文書本文

▼

帳票の管理も重要、電子帳票システムの選び方は?

企業のお金の流れや取引履歴の記録として、従来「帳票」が使われてきました。近年では、帳票を紙で保管するのではなく、スキャンしてPDFとして保管する企業も増えてきています。

今回の記事では、そもそも帳票とはどのようなものを指すのか、電子帳票システムを使用する場合の機能の解説をします。また、電子帳票システムをタブレットで使用する場合の注意点も紹介しているため、参考にしてみてください。

帳票とは

経営に必要な書類を表す言葉が「帳票」です。会社を経営していく上でのお金や取引の記録帳を指します。

似た用語で「証憑(しょうひょう)」がありますが、証憑は取引の証拠書類を指す用語です。具体的にはレシートや領収書が該当し、帳票とは意味合いが異なるため注意しましょう。

帳票の種類

帳票は大きく分けて2つ「帳簿」と「伝票」があります。企業や部門単位でのお金の流れや取引の記録が「帳簿」です。帳簿には次のものがあります。

・仕訳帳
・総勘定元帳
・現金出納帳
・固定資産台帳
・経費帳

仕訳帳は、普段の取引を日付ごとに「借方」と「貸方」に仕訳します。青色申告特別控除を受けるには主要簿として必須項目となるため注意しましょう。仕訳帳の内容を「売上高」、「接待交際費」などの勘定科目別にまとめたものが総勘定元帳です。

現金の流れ、固定資産の情報、経費の動きもそれぞれ帳簿としてまとめることが推奨されています。

伝票には次の種類があります。

・入金・出金伝票
・見積書
・請求書
・納品書
・領収書
・支払明細書
・発注書
・検収書
・注文請書

何かしらの取引の際に発生する書類を指します。取引の都度、伝票の作成が必要であり、取引相手と伝票の合意をとることで後々のトラブルを防げるでしょう。

管理方法と保存期間

帳票は一般的には7年間の保存が義務づけられています。ただし、青色申告で損失を計上する場合など一部のケースでは10年の保存が必要となるため注意しなければいけません。

保存方法の基本的な手段は紙書類です。従来は帳票を印刷し紙で保管しなければならず、また、PDFファイルなどの電子データも印刷して保存することが必要でした。

▲

[データセットに含まれるデータ]
▼

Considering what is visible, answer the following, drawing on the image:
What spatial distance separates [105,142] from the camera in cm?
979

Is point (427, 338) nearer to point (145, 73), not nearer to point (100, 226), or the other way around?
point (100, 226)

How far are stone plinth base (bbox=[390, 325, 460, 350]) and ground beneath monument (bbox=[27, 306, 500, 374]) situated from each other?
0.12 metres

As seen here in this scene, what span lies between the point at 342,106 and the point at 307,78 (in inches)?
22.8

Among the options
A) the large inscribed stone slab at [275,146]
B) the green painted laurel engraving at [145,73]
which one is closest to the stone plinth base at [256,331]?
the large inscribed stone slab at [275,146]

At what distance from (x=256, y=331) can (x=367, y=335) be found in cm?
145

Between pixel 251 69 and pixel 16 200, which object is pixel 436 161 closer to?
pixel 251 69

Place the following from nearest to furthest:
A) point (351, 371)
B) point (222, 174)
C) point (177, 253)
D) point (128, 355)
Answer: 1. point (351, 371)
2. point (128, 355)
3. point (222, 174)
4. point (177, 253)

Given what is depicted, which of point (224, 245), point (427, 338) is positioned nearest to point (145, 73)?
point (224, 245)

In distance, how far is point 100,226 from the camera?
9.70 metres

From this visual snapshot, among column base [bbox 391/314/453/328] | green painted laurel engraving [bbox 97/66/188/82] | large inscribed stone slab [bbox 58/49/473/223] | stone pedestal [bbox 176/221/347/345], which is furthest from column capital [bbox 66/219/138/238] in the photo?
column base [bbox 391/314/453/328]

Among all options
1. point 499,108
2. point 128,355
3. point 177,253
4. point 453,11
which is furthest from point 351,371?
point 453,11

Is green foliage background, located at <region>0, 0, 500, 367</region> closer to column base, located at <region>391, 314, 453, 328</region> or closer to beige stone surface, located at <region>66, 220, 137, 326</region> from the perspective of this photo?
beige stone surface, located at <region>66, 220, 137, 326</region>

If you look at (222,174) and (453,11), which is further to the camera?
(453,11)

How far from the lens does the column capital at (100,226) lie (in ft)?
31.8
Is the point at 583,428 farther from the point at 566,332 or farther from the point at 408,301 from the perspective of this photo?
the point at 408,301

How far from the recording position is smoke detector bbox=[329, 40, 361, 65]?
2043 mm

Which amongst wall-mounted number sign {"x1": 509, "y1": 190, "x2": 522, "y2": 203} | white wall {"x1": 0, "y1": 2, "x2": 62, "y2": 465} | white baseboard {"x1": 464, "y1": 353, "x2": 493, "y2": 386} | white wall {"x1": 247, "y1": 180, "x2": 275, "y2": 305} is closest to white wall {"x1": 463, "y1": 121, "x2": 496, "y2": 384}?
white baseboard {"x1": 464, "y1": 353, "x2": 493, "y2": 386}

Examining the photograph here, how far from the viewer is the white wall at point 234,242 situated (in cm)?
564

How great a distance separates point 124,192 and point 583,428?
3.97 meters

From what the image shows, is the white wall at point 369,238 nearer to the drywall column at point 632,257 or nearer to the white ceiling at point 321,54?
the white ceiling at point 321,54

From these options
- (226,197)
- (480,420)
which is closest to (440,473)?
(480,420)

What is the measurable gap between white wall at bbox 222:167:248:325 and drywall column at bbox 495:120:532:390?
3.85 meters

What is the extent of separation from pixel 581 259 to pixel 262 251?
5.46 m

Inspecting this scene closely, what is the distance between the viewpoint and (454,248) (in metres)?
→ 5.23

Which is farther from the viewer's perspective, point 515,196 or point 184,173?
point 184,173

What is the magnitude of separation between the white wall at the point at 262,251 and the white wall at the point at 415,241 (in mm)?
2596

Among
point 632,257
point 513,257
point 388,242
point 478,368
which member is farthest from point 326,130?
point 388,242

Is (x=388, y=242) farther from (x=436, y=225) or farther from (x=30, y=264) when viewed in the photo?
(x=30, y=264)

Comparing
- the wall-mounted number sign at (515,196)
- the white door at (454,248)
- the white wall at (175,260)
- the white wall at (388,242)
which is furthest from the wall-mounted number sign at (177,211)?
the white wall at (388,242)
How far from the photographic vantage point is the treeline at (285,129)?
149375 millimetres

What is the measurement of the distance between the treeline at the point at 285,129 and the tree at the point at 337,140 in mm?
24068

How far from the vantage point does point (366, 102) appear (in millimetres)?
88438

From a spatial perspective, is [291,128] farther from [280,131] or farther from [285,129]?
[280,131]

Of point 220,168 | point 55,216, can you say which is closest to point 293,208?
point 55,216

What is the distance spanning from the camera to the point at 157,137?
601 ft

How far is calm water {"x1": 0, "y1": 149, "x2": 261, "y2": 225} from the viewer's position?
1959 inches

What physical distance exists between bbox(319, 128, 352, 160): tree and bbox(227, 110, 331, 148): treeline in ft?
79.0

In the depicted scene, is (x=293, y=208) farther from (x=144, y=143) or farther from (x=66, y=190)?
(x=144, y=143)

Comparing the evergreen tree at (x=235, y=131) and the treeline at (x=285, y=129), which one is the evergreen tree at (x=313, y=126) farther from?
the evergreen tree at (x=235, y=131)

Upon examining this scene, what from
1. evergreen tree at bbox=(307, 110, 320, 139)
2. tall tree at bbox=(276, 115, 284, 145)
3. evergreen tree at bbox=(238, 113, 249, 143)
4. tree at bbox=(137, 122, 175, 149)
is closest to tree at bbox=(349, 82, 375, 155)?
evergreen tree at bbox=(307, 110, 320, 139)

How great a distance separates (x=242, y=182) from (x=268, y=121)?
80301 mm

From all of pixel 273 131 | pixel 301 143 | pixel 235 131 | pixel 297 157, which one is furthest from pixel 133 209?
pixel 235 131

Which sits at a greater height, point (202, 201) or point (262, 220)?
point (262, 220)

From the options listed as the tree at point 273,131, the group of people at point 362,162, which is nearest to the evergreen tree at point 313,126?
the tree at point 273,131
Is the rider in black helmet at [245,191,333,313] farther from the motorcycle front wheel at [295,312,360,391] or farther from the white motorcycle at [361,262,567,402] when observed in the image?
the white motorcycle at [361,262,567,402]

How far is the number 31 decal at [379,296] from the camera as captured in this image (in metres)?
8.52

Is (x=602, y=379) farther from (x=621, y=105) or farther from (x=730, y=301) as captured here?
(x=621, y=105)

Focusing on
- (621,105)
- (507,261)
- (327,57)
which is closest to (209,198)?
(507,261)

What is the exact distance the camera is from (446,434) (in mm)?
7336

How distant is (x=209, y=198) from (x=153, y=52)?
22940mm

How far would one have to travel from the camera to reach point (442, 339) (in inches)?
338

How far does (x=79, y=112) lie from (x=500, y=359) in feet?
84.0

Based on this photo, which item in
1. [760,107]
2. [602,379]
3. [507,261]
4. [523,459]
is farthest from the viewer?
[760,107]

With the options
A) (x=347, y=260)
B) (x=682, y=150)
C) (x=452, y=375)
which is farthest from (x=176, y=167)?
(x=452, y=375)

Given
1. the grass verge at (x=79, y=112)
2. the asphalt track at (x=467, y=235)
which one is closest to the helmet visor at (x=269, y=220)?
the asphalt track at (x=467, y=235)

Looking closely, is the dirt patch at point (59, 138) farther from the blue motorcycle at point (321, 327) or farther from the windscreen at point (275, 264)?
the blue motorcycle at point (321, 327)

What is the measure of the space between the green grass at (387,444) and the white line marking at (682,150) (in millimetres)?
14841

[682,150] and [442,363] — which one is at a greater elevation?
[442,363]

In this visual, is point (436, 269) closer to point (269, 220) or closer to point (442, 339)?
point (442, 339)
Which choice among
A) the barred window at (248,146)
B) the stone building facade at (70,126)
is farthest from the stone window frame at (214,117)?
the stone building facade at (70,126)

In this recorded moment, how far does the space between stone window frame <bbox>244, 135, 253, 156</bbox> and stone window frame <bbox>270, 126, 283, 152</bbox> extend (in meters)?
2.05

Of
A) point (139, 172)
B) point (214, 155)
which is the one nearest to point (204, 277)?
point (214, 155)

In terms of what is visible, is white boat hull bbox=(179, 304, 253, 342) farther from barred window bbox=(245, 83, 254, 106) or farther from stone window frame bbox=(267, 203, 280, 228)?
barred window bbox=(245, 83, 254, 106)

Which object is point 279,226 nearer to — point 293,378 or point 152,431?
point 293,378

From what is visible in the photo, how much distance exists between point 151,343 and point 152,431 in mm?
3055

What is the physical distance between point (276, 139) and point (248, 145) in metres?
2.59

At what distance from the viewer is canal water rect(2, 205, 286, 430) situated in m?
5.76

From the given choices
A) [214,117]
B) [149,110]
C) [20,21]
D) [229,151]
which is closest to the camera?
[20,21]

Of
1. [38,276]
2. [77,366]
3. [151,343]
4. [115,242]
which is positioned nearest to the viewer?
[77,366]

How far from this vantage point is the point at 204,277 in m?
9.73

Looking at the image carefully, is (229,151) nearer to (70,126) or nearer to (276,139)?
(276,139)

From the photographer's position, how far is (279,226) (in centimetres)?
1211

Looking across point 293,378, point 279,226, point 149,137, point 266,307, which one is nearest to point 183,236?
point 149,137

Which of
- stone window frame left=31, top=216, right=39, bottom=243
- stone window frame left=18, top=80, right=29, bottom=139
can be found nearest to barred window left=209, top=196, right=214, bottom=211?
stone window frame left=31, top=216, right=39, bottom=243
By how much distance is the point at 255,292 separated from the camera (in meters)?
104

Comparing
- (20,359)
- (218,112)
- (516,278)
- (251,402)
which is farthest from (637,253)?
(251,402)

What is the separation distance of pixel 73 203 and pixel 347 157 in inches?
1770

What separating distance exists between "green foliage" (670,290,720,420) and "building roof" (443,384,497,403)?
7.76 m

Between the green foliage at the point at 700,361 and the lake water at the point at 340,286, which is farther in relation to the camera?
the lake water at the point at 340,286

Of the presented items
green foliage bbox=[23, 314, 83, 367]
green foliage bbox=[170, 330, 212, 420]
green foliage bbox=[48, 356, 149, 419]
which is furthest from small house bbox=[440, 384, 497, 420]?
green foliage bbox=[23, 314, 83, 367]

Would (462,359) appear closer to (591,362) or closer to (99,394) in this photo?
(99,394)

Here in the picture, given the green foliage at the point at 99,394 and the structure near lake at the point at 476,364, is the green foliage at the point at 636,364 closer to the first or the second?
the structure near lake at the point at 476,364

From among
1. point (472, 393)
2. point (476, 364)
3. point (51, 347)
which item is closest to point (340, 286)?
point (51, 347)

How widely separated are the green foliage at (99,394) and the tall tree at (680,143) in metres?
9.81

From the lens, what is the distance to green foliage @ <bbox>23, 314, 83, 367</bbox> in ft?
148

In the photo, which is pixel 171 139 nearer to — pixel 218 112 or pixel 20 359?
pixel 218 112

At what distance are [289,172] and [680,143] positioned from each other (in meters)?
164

▲

作業内容 1
帳票に関する記事をもとに、次の問いに答えよ。
(a) 帳票は一般的に何年間の保存が義務づけられているか。
(b) 証憑の具体例として挙げられているものは何か。
(c) 帳票は大きく分けてどの2つに分けられるか。
作業内容 2
帳票に関する記事の「企業のお金の流れや取引履歴の」から「帳簿には次のものがあります。」までをすべて打ち直せ。
データはこの作業とは関係ない。

作業の解答 1
(a) 7年間
(b) レシートや領収書
(c) 帳簿と伝票

作業の解答 2
企業のお金の流れや取引履歴の記録として、従来「帳票」が使われてきました。近年では、帳票を紙で保管するのではなく、スキャンしてPDFとして保管する企業も増えてきています。

今回の記事では、そもそも帳票とはどのようなものを指すのか、電子帳票システムを使用する場合の機能の解説をします。また、電子帳票システムをタブレットで使用する場合の注意点も紹介しているため、参考にしてみてください。

帳票とは

経営に必要な書類を表す言葉が「帳票」です。会社を経営していく上でのお金や取引の記録帳を指します。

似た用語で「証憑(しょうひょう)」がありますが、証憑は取引の証拠書類を指す用語です。具体的にはレシートや領収書が該当し、帳票とは意味合いが異なるため注意しましょう。

帳票の種類

帳票は大きく分けて2つ「帳簿」と「伝票」があります。企業や部門単位でのお金の流れや取引の記録が「帳簿」です。帳簿には次のものがあります。